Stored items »
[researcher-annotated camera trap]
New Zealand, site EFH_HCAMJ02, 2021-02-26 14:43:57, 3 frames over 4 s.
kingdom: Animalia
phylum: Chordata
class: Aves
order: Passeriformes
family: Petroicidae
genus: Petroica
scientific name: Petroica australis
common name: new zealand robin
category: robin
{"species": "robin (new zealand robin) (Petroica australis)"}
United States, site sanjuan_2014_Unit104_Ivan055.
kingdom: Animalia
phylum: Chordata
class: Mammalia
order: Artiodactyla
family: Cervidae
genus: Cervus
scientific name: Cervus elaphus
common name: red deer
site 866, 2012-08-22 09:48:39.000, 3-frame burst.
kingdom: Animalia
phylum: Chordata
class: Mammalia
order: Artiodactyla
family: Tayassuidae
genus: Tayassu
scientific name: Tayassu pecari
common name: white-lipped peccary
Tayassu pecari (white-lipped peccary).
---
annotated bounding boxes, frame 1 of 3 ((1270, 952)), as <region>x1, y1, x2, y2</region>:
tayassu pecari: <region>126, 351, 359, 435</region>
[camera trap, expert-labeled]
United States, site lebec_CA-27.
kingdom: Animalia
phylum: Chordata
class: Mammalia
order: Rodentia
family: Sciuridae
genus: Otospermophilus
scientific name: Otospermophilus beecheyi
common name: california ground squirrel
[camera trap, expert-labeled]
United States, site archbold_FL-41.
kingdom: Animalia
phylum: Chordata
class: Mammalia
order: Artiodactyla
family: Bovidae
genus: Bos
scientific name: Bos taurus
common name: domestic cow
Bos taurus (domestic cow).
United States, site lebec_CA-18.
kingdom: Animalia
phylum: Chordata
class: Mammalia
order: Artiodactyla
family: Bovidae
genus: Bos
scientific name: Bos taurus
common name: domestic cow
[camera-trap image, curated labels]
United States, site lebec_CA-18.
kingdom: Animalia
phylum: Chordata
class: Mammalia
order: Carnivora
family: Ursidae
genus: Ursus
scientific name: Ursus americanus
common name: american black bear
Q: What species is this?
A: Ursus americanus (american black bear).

Assigned task » Output only the lines from the line that contains "common name: red deer" through the end of the entries, both included, exactly as they appear.

Solved exercise »
common name: red deer
site 866, 2012-08-22 09:48:39.000, 3-frame burst.
kingdom: Animalia
phylum: Chordata
class: Mammalia
order: Artiodactyla
family: Tayassuidae
genus: Tayassu
scientific name: Tayassu pecari
common name: white-lipped peccary
Tayassu pecari (white-lipped peccary).
---
annotated bounding boxes, frame 1 of 3 ((1270, 952)), as <region>x1, y1, x2, y2</region>:
tayassu pecari: <region>126, 351, 359, 435</region>
[camera trap, expert-labeled]
United States, site lebec_CA-27.
kingdom: Animalia
phylum: Chordata
class: Mammalia
order: Rodentia
family: Sciuridae
genus: Otospermophilus
scientific name: Otospermophilus beecheyi
common name: california ground squirrel
[camera trap, expert-labeled]
United States, site archbold_FL-41.
kingdom: Animalia
phylum: Chordata
class: Mammalia
order: Artiodactyla
family: Bovidae
genus: Bos
scientific name: Bos taurus
common name: domestic cow
Bos taurus (domestic cow).
United States, site lebec_CA-18.
kingdom: Animalia
phylum: Chordata
class: Mammalia
order: Artiodactyla
family: Bovidae
genus: Bos
scientific name: Bos taurus
common name: domestic cow
[camera-trap image, curated labels]
United States, site lebec_CA-18.
kingdom: Animalia
phylum: Chordata
class: Mammalia
order: Carnivora
family: Ursidae
genus: Ursus
scientific name: Ursus americanus
common name: american black bear
Q: What species is this?
A: Ursus americanus (american black bear).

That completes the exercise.